(Brano da leggere)
---------------

Terzo ed ancora più sofisticato sistema per aggirare la normativa sui vincoli è stata la elasticizzazione massima del regime delle sub-deleghe. Infatti, le Regioni, che pure in un primo momento tanto avevano dato battaglia per rivendicare la gestione del vincolo paesaggistico ambientale, una volta ottenuta la piena e totale competenza in materia l'hanno svenduta agli organi controllati e cioè alle province ma soprattutto ai comuni. E così hanno sub-delegato il Comune, organo oggetto del controllo preventivo attraverso il nulla-osta, che è diventato così arbitro di se stesso. Ma il regime della sub-delega, comunque, anche se faceva ricadere sui soggetti controllati (e cioè sui comuni) la gestione anche del nulla-osta preventivo, non ha mai (e comunque non poteva) bypassare o azzerare di fatto la complessa procedura del vincolo.

Infatti se la Regione doveva eseguire un'istruttoria tecnica complessa, rilasciando all'esito un nulla-osta formale soggetto a controllo da parte della sovrintendenza ai beni culturali ambientali e ad impugnativa da parte dei privati o degli enti esponenziali, con un atto formale che soltanto dopo il sessantesimo giorno dall'emanazione (esauriti i controlli dell'impugnativa) spiegare i propri effetti, nel delegare al Comune detta prassi poteva esclusivamente delegare tutta la complessa procedura della prassi stessa. Dunque il Comune, per forza di cose, doveva svolgere tutte queste attività in nome e per conto della Regione, pertanto esso Comune, al momento agente come organo sub-delegato della Regione, doveva svolgere l'istruttoria tecnica, rilasciare il nulla-osta formale esclusivamente per il vincolo, attendere la mora di 60 giorni entro la quale la sovrintendenza poteva annullare il nulla-osta o il privato e l'ente esponenziale impugnarla al T.A.R. e successivamente al 61° giorno considerare il nulla-osta valido. A questo punto avrebbe dovuto riesaminare detto nulla-osta in sede di vera e propria attività concessoria comunale e quindi decidere se rilasciare o meno la concessione urbanistico-edilizia.

Ma in realtà così non è stato nella prassi concreta delle cose, giacché il Comune ottenuta la sub-delega ha semplicemente integrato, nella maggior parte dei casi, la commissione urbanistico-edilizia con un esperto in materia ambientale. Si arriva così direttamente alla procedura diretta per la concessione urbanistico-edilizia, viene bypassato (leggi: ignorato ed annullato) tutto il complesso iter del vincolo paesaggistico-ambientale, e direttamente in sede di rilascio di concessione urbanistico-edilizia l'esperto in materia ambientale pronuncia un parere favorevole il che equivale nella prassi consolidata a sostituire in modo totale tutto il complesso iter del rilascio del nulla-osta regionale o sub-regionale. E così di fatto la concessione oggi viene rilasciata in via diretta, sostituendo tutta la prassi della legge in materia di vincoli paesaggistici-ambientale con un parere espresso da un "esperto in materia ambientale" già  in sede di rilascio della concessione urbanistico-edilizia.

---------------

(Elenco riportato)
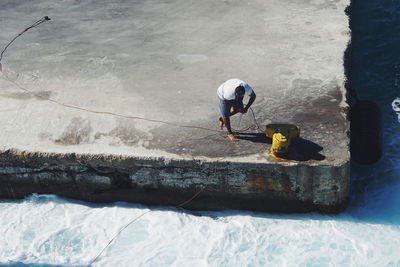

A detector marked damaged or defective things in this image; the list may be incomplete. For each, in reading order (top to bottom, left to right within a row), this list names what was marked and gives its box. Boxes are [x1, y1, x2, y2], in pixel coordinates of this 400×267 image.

---------------

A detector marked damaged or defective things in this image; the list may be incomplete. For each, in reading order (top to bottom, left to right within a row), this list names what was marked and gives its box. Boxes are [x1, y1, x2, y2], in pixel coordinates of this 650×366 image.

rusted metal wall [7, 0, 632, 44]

---------------

(Compiti da svolgere)
a: Rispondi in breve alle domande sul brano dedicato alla sub-delega dei vincoli:
(i) A quali organi le Regioni hanno svenduto la competenza sul vincolo paesaggistico ambientale?
(ii) Entro quanti giorni la sovrintendenza poteva annullare il nulla-osta?
(iii) Con quale figura il Comune ha integrato, nella maggior parte dei casi, la commissione urbanistico-edilizia?
b: Ricopia parola per parola il tratto del brano sulla sub-delega dei vincoli che va da "Terzo ed ancora" fino a "procedura del vincolo.".
L'elenco è materiale a sé, separato dal brano.

(Risposte attese)
a:
(i) Alle province ma soprattutto ai comuni.
(ii) Entro 60 giorni.
(iii) Con un esperto in materia ambientale.

b:
Terzo ed ancora più sofisticato sistema per aggirare la normativa sui vincoli è stata la elasticizzazione massima del regime delle sub-deleghe. Infatti, le Regioni, che pure in un primo momento tanto avevano dato battaglia per rivendicare la gestione del vincolo paesaggistico ambientale, una volta ottenuta la piena e totale competenza in materia l'hanno svenduta agli organi controllati e cioè alle province ma soprattutto ai comuni. E così hanno sub-delegato il Comune, organo oggetto del controllo preventivo attraverso il nulla-osta, che è diventato così arbitro di se stesso. Ma il regime della sub-delega, comunque, anche se faceva ricadere sui soggetti controllati (e cioè sui comuni) la gestione anche del nulla-osta preventivo, non ha mai (e comunque non poteva) bypassare o azzerare di fatto la complessa procedura del vincolo.